**OBJECTIF DU TRAVAIL**
Condensez sous forme de liste le paragraphe de l'extrait sur la condamnation de Dominic Ongwen qui commence par « Le 6 mai 2021 », en conservant ses faits essentiels.

**EXTRAIT**

Cour pénale internationale : condamnation de Dominic Ongwen à 25 années de prison

Cet article a été publié dans le cadre du partenariat entre BDIP et la Clinique juridique de Lille - Pôle droit international.


Le 6 mai 2021, la Cour pénale internationale (CPI ou la Cour) a condamné Dominic Ongwen à 25 années de prison à la suite du verdict rendu le 4 février (Jugement). La condamnation de Dominic Ongwen marque le début d’une longue lutte afin de faire cesser l’impunité en Ouganda. Au terme de plusieurs années de procès, au sein duquel 4 095 victimes ont été reconnues et ont été entendues [jugement, para. 25], la Chambre de première instance a rendu son verdict. En effet, en tant que commandant ougandais de l’Armée de résistance du seigneur (LRA), Dominic Ongwen a été reconnu coupable au-delà de tout doute raisonnable de 61 chefs d’accusations pour les crimes contre l’humanité et crimes de guerre commis en Ouganda entre le 1er juillet 2002 au 31 décembre 2005 [voir communiqué de presse].

**CONTENU DES DONNÉES**
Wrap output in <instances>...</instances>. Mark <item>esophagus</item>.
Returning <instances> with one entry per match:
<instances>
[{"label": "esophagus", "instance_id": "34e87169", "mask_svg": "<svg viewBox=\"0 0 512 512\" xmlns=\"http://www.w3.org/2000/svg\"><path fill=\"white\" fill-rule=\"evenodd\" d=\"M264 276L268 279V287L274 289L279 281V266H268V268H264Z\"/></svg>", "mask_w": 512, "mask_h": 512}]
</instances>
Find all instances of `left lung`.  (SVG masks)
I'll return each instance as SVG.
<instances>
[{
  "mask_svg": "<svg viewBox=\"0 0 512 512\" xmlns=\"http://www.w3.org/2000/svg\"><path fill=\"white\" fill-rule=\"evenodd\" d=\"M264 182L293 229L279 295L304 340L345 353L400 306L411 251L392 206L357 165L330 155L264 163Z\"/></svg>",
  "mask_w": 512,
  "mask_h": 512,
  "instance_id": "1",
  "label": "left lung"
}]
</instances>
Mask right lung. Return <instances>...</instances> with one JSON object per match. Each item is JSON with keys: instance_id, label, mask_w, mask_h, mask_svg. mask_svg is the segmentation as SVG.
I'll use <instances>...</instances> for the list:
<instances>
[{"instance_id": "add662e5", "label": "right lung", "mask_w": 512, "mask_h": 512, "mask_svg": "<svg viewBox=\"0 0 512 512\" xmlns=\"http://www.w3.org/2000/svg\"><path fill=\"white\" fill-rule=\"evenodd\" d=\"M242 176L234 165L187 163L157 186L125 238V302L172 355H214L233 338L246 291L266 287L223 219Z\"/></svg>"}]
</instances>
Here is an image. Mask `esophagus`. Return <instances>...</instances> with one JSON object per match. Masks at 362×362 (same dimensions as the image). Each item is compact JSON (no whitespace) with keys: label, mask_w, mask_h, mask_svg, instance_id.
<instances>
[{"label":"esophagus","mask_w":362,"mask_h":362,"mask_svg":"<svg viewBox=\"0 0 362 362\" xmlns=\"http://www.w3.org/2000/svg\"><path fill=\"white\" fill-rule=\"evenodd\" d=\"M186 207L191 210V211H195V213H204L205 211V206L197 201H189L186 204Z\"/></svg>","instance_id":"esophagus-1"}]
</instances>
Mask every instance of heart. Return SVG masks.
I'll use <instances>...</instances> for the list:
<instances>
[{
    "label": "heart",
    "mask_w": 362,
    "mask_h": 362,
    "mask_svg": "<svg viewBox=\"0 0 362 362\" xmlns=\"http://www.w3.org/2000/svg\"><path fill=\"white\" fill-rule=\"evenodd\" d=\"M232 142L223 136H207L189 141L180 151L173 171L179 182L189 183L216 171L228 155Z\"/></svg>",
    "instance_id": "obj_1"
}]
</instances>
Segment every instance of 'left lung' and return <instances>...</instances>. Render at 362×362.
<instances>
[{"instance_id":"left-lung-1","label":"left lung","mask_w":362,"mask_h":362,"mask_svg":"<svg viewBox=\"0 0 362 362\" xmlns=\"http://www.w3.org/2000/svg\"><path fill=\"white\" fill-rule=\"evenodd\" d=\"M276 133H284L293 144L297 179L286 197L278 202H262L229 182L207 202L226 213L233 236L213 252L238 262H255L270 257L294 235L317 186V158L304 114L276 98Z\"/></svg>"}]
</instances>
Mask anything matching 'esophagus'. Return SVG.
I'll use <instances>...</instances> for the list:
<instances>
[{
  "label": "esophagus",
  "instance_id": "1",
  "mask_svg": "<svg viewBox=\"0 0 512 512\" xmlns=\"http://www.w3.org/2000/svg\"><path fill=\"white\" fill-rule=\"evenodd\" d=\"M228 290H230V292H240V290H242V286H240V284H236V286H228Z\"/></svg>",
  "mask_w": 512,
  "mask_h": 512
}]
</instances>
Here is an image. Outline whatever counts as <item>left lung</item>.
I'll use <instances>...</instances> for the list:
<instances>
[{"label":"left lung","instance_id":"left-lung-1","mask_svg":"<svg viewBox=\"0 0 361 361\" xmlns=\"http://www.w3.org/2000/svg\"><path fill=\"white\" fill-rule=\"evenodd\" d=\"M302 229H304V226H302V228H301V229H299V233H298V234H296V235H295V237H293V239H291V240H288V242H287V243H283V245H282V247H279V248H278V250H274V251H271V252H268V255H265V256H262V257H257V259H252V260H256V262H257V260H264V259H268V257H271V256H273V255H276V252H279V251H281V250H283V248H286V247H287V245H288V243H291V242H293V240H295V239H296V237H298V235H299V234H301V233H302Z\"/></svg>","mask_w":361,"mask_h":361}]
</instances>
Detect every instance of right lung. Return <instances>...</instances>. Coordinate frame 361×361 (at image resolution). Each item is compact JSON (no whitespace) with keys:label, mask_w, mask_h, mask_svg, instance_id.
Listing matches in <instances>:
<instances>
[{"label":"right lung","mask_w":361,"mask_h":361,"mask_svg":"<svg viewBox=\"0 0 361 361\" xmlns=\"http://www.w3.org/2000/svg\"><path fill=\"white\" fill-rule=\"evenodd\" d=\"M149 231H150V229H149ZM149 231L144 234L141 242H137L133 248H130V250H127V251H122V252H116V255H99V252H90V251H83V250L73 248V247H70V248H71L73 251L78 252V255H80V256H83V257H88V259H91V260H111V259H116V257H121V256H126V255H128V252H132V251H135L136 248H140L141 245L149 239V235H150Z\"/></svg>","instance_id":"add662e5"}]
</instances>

**RÉPONSE RÉDIGÉE**
- 6 mai 2021 : la Cour pénale internationale condamne Dominic Ongwen à 25 ans de prison, après le verdict du 4 février.
- Cette condamnation marque le début d'une longue lutte contre l'impunité en Ouganda.
- Au terme d'un procès de plusieurs années, 4 095 victimes ont été reconnues et entendues.
- Le verdict a été rendu par la Chambre de première instance.
- Dominic Ongwen était commandant ougandais de l'Armée de résistance du seigneur (LRA).
- Il a été reconnu coupable au-delà de tout doute raisonnable de 61 chefs d'accusation.
- Ces chefs d'accusation portent sur des crimes contre l'humanité et des crimes de guerre commis en Ouganda du 1er juillet 2002 au 31 décembre 2005.